*Written exercise:*
Copy the material word for word, starting at the line that contains "Among the set" and continuing through the end. Leave the pictures out of your copy.

[Recorded data]
* Start *
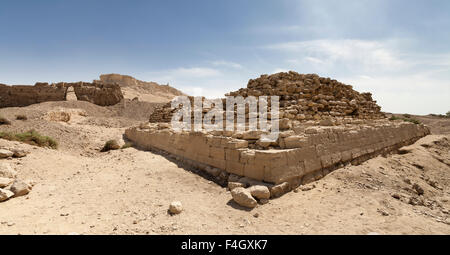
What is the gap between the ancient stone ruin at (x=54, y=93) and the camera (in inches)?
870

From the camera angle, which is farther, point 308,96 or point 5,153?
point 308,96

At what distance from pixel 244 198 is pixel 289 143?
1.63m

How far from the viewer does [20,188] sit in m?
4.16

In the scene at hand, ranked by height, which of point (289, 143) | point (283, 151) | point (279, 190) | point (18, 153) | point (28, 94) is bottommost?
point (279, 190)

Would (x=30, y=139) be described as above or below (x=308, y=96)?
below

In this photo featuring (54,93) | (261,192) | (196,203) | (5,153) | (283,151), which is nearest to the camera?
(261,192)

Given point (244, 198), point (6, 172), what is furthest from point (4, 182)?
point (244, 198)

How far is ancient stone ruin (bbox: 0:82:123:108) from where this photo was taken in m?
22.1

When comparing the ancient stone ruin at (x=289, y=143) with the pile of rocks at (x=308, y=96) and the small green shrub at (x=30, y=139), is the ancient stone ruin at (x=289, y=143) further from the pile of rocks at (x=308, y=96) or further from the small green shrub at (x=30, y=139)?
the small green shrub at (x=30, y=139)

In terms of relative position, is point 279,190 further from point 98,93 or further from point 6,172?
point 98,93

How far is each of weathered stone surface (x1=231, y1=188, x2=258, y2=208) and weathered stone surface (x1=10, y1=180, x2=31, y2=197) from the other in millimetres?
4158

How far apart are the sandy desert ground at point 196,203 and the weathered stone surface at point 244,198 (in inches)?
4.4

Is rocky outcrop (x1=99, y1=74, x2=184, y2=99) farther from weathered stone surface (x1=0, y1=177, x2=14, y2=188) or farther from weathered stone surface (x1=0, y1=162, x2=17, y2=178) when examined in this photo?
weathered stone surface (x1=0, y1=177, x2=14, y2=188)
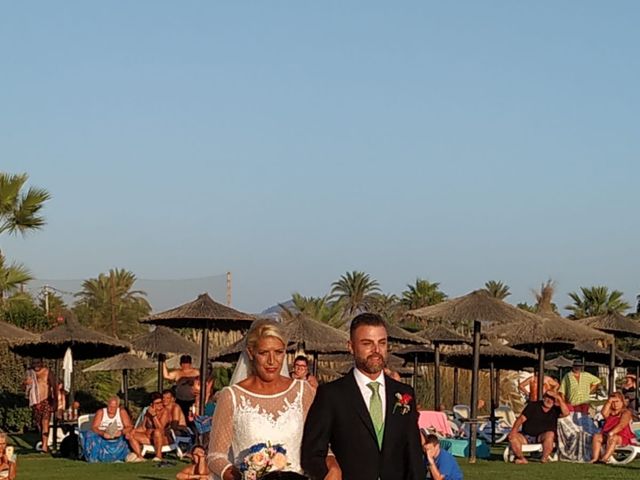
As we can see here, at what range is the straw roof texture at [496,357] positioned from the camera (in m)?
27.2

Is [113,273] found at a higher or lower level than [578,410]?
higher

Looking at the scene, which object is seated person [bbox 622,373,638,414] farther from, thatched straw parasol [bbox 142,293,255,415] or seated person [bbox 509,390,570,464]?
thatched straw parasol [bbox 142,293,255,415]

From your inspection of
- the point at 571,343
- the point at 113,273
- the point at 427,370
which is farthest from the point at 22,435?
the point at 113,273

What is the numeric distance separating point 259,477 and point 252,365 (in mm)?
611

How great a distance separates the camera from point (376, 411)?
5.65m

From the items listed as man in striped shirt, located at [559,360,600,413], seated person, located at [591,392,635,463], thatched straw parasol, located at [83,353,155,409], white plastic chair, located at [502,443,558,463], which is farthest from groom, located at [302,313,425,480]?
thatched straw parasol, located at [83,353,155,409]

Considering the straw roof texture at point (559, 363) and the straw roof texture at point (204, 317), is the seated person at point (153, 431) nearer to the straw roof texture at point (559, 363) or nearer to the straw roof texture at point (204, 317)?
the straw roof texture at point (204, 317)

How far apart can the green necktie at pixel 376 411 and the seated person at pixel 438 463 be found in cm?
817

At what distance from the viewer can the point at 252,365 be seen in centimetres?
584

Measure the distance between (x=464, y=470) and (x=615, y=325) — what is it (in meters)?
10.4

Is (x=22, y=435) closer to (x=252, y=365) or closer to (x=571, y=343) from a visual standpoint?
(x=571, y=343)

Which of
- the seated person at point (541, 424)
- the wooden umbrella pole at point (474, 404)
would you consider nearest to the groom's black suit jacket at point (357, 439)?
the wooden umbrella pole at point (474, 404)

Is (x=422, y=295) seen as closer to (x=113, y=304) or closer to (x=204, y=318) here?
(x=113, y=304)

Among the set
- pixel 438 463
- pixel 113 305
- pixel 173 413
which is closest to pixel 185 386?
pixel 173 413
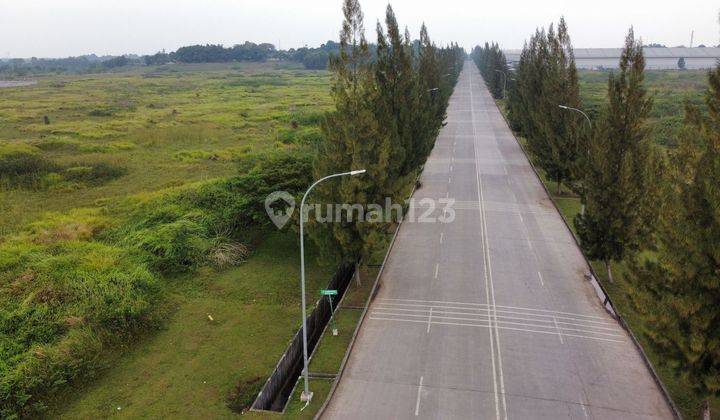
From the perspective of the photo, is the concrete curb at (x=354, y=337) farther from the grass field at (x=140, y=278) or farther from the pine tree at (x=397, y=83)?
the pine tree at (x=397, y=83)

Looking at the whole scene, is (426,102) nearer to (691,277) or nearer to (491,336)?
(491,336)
* End *
*Reply:*
Among the set
- pixel 438 463
- pixel 113 305
- pixel 173 413
which is closest to pixel 185 386?
pixel 173 413
From the perspective of the photo, is the concrete curb at (x=354, y=337) farther from the grass field at (x=140, y=278) or farther from the pine tree at (x=397, y=83)?
the pine tree at (x=397, y=83)

Looking at the whole scene, is (426,102) nearer to (691,277) or nearer to (491,336)?
(491,336)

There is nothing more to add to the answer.